And not only did he see for himself, he wrote up and published his results.
Yup. This was almost science. It’s just lacking measurements and repeatablity.
100% this. The guy was literally a consultant and a developer. It’d just be bad business for him to outright dismiss AI without having actual hands on experience with said product. Clients want that type of experience and knowledge when paying a business to give them advice and develop a product for them.
Except that outright dismissing snake oil would not at all be bad business. Calling a turd a diamond neither makes it sparkle, nor does it get rid of the stink.
I can’t just call everything snake oil without some actual measurements and tests.
Naive cynicism is just as naive as blind optimism
I can’t just call everything snake oil without some actual measurements and tests.
With all due respect, you have not understood the basic mechanic of machine learning and the consequences thereof.
With due respect, you have not understood how snake oil is detected.
Problem is that statistical word prediction has fuck-all to do with AI. It’s not and will never be. By “giving it a try” you contribute to the spread of this snake oil. And even if someone came up with actual AI, if it used enough resources to impact our ecosystem, instead of being a net positive, and if it was in the greedy hands of billionaires, then using it is equivalent to selling your executioner an axe.
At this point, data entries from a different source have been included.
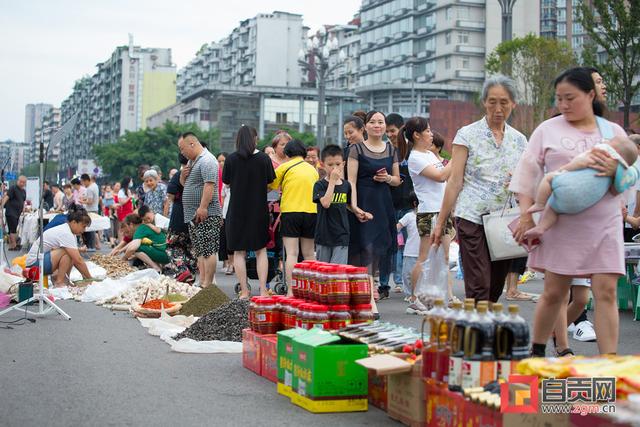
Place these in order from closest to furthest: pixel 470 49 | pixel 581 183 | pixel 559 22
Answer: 1. pixel 581 183
2. pixel 470 49
3. pixel 559 22

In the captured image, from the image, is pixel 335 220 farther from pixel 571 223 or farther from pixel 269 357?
pixel 571 223

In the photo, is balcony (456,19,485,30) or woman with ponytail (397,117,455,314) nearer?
woman with ponytail (397,117,455,314)

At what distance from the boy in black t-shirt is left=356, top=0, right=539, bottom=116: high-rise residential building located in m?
97.7

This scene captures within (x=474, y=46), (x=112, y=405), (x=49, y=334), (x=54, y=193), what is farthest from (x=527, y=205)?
(x=474, y=46)

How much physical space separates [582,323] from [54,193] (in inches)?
1122

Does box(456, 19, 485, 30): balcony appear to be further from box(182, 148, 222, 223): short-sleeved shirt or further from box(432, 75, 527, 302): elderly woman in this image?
box(432, 75, 527, 302): elderly woman

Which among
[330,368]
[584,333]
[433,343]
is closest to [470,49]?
[584,333]

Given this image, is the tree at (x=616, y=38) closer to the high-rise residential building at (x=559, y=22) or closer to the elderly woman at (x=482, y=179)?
the elderly woman at (x=482, y=179)

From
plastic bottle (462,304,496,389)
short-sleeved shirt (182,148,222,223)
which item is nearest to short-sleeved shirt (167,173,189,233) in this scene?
short-sleeved shirt (182,148,222,223)

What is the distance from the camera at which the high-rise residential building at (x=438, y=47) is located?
111m

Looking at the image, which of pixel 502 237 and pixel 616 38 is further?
pixel 616 38

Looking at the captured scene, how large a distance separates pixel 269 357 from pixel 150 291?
224 inches

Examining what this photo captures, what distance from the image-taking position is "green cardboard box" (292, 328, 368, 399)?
5609mm

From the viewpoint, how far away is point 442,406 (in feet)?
15.9
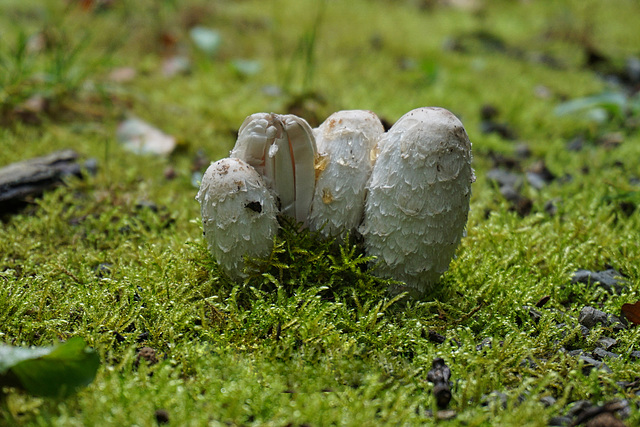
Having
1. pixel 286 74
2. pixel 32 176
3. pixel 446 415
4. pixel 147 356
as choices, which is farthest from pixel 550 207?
pixel 32 176

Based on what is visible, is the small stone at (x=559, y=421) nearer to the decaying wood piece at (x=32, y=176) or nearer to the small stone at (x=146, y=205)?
the small stone at (x=146, y=205)

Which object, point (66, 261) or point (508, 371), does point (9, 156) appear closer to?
point (66, 261)

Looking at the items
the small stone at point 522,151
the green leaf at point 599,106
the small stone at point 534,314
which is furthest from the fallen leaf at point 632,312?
the green leaf at point 599,106

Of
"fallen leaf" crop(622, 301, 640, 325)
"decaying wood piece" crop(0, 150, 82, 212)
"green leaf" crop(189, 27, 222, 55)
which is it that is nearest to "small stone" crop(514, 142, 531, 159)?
"fallen leaf" crop(622, 301, 640, 325)

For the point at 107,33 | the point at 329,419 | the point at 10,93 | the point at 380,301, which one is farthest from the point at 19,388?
the point at 107,33

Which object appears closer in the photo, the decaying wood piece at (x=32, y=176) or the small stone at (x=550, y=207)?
the decaying wood piece at (x=32, y=176)

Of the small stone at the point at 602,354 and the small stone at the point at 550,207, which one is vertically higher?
the small stone at the point at 550,207

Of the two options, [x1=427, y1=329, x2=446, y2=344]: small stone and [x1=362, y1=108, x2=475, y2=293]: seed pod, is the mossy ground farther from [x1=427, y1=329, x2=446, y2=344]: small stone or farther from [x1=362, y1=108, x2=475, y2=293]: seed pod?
[x1=362, y1=108, x2=475, y2=293]: seed pod

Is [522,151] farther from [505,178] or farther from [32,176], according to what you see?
[32,176]
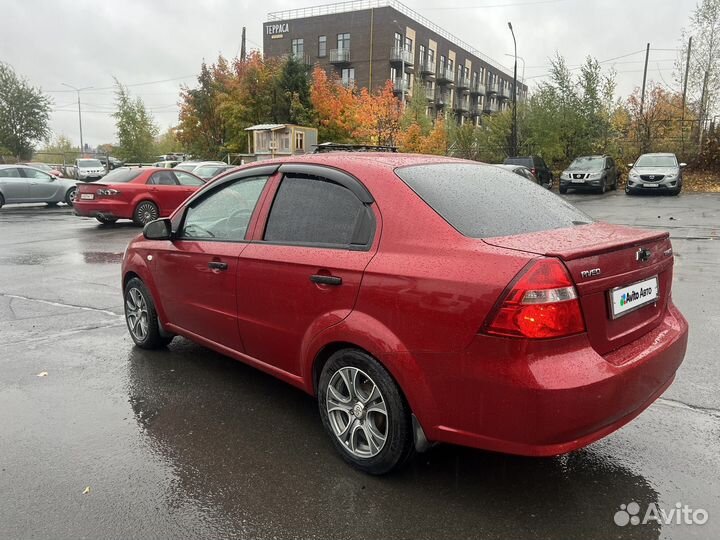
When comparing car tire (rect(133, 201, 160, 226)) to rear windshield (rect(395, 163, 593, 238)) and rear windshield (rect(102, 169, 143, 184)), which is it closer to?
rear windshield (rect(102, 169, 143, 184))

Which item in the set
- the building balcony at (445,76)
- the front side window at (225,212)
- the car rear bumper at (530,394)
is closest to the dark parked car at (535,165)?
the front side window at (225,212)

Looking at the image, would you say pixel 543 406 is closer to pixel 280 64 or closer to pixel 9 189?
pixel 9 189

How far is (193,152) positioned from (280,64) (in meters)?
8.21

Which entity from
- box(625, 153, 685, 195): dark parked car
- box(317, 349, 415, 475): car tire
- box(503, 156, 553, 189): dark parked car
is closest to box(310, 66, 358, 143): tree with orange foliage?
box(503, 156, 553, 189): dark parked car

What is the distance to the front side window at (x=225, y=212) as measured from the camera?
3756 mm

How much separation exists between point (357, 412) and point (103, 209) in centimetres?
1282

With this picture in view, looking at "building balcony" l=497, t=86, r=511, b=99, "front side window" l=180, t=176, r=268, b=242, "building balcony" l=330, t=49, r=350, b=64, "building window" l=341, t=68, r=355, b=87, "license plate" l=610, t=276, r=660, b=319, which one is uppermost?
"building balcony" l=497, t=86, r=511, b=99

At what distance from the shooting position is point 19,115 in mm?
43125

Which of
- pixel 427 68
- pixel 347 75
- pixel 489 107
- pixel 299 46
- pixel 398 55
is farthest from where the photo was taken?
pixel 489 107

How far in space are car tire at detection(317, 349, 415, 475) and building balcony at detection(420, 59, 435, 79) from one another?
63.3m

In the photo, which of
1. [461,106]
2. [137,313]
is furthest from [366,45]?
[137,313]

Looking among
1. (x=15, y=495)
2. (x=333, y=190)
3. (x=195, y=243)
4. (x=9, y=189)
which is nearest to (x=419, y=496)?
(x=333, y=190)

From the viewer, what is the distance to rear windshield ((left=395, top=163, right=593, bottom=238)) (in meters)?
2.80

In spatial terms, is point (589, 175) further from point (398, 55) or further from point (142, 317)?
point (398, 55)
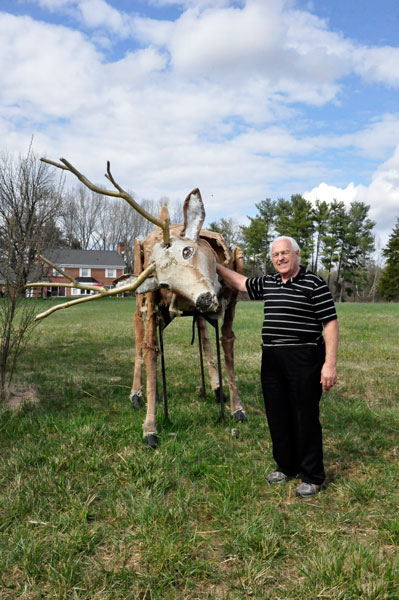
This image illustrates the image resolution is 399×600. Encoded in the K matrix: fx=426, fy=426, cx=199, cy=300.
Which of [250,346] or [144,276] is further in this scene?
[250,346]

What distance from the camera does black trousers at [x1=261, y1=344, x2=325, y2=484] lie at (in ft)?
12.0

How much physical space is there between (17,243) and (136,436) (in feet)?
10.3

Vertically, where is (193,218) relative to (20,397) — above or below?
above

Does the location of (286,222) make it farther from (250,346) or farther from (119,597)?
(119,597)

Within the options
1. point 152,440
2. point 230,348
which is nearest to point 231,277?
point 230,348

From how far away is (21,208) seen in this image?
5.96 metres

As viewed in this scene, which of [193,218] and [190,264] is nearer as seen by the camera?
[190,264]

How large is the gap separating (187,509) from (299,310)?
6.08ft

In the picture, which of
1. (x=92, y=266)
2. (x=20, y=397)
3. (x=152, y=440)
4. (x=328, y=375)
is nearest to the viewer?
(x=328, y=375)

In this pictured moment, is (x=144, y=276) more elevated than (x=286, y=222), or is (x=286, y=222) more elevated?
(x=286, y=222)

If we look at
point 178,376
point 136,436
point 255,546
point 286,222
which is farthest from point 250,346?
point 286,222

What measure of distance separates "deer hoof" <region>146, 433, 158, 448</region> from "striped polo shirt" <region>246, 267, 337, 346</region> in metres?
1.73

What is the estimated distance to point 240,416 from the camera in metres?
5.36

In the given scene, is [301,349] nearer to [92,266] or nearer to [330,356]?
[330,356]
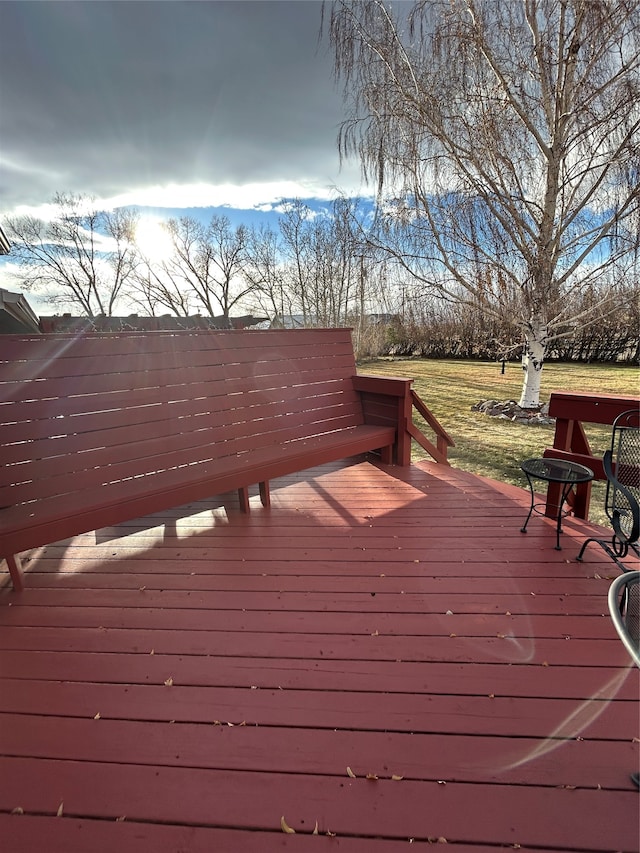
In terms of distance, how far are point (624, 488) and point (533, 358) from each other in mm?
4497

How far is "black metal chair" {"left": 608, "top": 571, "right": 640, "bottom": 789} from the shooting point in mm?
892

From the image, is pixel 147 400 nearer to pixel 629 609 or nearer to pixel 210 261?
pixel 629 609

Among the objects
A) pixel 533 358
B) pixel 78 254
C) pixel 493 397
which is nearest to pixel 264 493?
pixel 533 358

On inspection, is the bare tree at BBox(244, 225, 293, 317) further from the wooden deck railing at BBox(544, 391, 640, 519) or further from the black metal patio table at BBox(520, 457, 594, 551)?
the black metal patio table at BBox(520, 457, 594, 551)

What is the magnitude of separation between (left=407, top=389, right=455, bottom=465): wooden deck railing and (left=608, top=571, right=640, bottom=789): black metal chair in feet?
7.98

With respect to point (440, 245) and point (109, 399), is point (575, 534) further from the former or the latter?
point (440, 245)

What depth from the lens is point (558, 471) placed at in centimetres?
234

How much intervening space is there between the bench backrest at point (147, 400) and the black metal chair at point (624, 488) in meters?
2.15

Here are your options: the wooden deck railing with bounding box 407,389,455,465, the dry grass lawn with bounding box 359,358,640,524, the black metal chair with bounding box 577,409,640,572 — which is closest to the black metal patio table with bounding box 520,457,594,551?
the black metal chair with bounding box 577,409,640,572

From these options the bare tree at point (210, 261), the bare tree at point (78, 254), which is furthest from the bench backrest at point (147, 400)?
the bare tree at point (78, 254)

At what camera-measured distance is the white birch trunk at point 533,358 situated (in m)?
5.53

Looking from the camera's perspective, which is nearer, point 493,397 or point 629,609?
point 629,609

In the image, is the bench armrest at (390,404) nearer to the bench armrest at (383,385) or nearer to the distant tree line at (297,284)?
the bench armrest at (383,385)

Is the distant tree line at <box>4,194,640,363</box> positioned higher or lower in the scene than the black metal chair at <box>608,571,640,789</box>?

Terrible take. Thanks for playing.
It’s actually impressive the level of downvotes you’ve gathered in what is generally a pretty anti-ai crowd.
They are useful for doing the kind of boilerplate boring stuff that any good dev should have largely optimized and automated already. If it’s 1) dead simple and 2) extremely common, then yeah an LLM can code for you, but ask yourself why you don’t have a time-saving solution for those common tasks already in place? As with anything LLM, it’s decent at replicating how humans in general have responded to a given problem, if the problem is not too complex and not too rare, and not much else.
Thats exactly what I so often find myself saying when people show off some neat thing that a code bot “wrote” for them in x minutes after only y minutes of “prompt engineering”. I’ll say, yeah I could also do that in y minutes of (bash scripting/vim macroing/system architecting/whatever), but the difference is that afterwards I have a reusable solution that: I understand, is automated, is robust, and didn’t consume a ton of resources. And as a bonus I got marginally better as a developer.
Its funny that if you stick them in an RPG and give them an ability to “kill any level 1-x enemy instantly, but don’t gain any xp for it” they’d all see it as the trap it is, but can’t see how that’s what AI so often is.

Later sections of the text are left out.